Venerable Master Hsuan Hua presides over a dharma assembly in Taiwan.

 

Venerable Master Hsuan Hua takes a stroll at the City of Ten Thousand Buddhas.

 


Venerable Master Hsuan Hua

The Venerable Master was a pioneer in building bridges between different Buddhist communities. Wishing to heal the ancient schism between Mahayana Buddhism and Theravada Buddhism, he brought distinguished Theravada monks to the City of Ten Thousand Buddhas to share the duties of full ordination and transmission of the monastic precepts, which the two traditions hold in common.

He also insisted on interreligious respect and actively promoted interfaith dialogue. He stressed commonalities in religious traditions, above all their emphasis on proper and compassionate conduct. Together with his friend Paul Cardinal Yubin, who had been archbishop of Nanjing and who was the chancellor of the Catholic Furen University in Taiwan, he established the Institute for World Religions, now located in Berkeley.

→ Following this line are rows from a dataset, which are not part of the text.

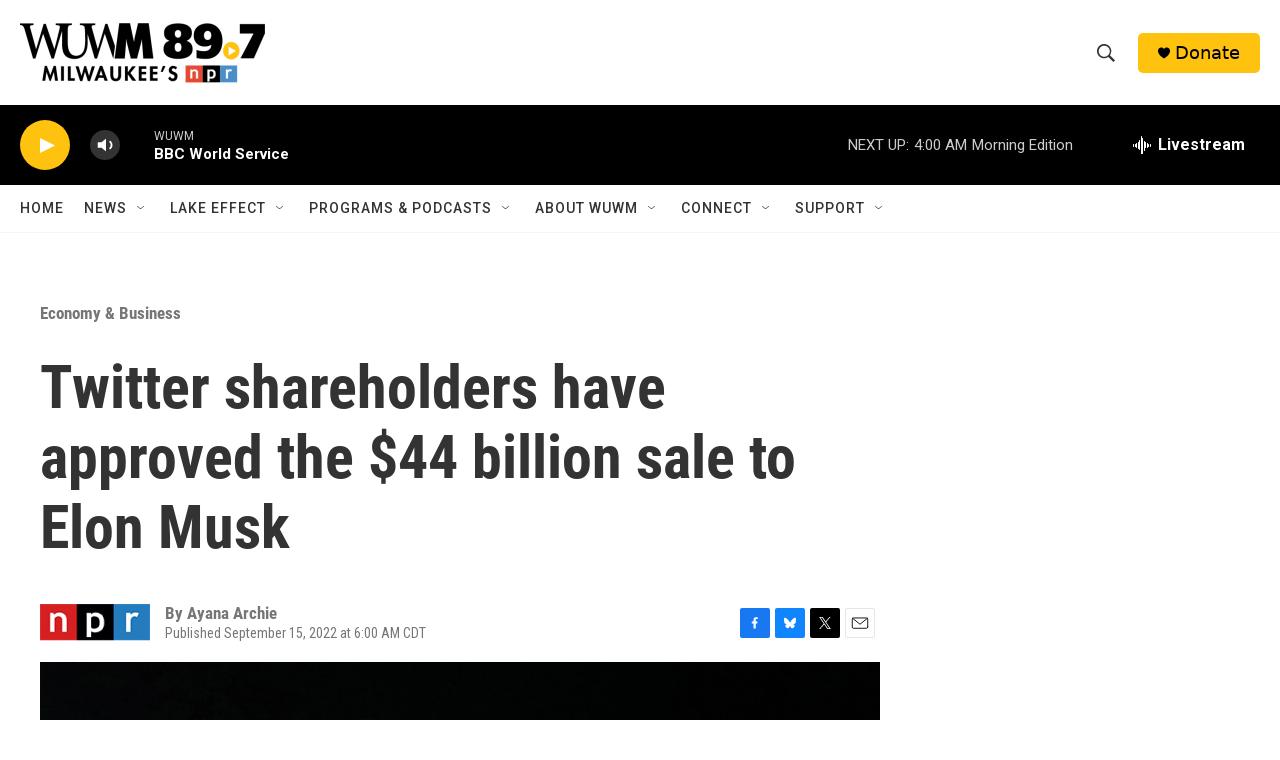

--- FILE ---
content_type: text/html; charset=utf-8
request_url: https://www.google.com/recaptcha/api2/aframe
body_size: 267
content:
<!DOCTYPE HTML><html><head><meta http-equiv="content-type" content="text/html; charset=UTF-8"></head><body><script nonce="hZSKtO0jtEQipw0PmhT-CA">/** Anti-fraud and anti-abuse applications only. See google.com/recaptcha */ try{var clients={'sodar':'https://pagead2.googlesyndication.com/pagead/sodar?'};window.addEventListener("message",function(a){try{if(a.source===window.parent){var b=JSON.parse(a.data);var c=clients[b['id']];if(c){var d=document.createElement('img');d.src=c+b['params']+'&rc='+(localStorage.getItem("rc::a")?sessionStorage.getItem("rc::b"):"");window.document.body.appendChild(d);sessionStorage.setItem("rc::e",parseInt(sessionStorage.getItem("rc::e")||0)+1);localStorage.setItem("rc::h",'1768379132781');}}}catch(b){}});window.parent.postMessage("_grecaptcha_ready", "*");}catch(b){}</script></body></html>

In 1990, at the invitation of Buddhists in several European countries, the Venerable Master led a large delegation on a European Dharma tour, knowing full well that, because of his ill health at the time, the rigors of the trip would shorten his life. However, as always, he considered the Dharma more important than his very life. After his return, his health gradually deteriorated, yet while quite ill, he made another major tour, this time to Taiwan, in 1993.

In Los Angeles, on June 7, 1995, at the age of 77, the Venerable Master entered nirvana. When he was alive, he craved nothing, seeking neither fame nor wealth nor power. His every thought and every action were for the sake of bringing true happiness to all sentient beings. In his final instructions he said: “After I depart, you can recite the Avatamaska Sutra and the name of the Buddha Amitabha for however many days you would like, perhaps seven days or forty-nine days. After cremating my body, scatter all my remains in the air. I do not want you to do anything else at all. Do not build me any pagodas or memorials. I came into the world without anything; when I depart, I still do not want anything, and I do not want to leave any traces in the world. . . . From emptiness I came; to emptiness I am returning.”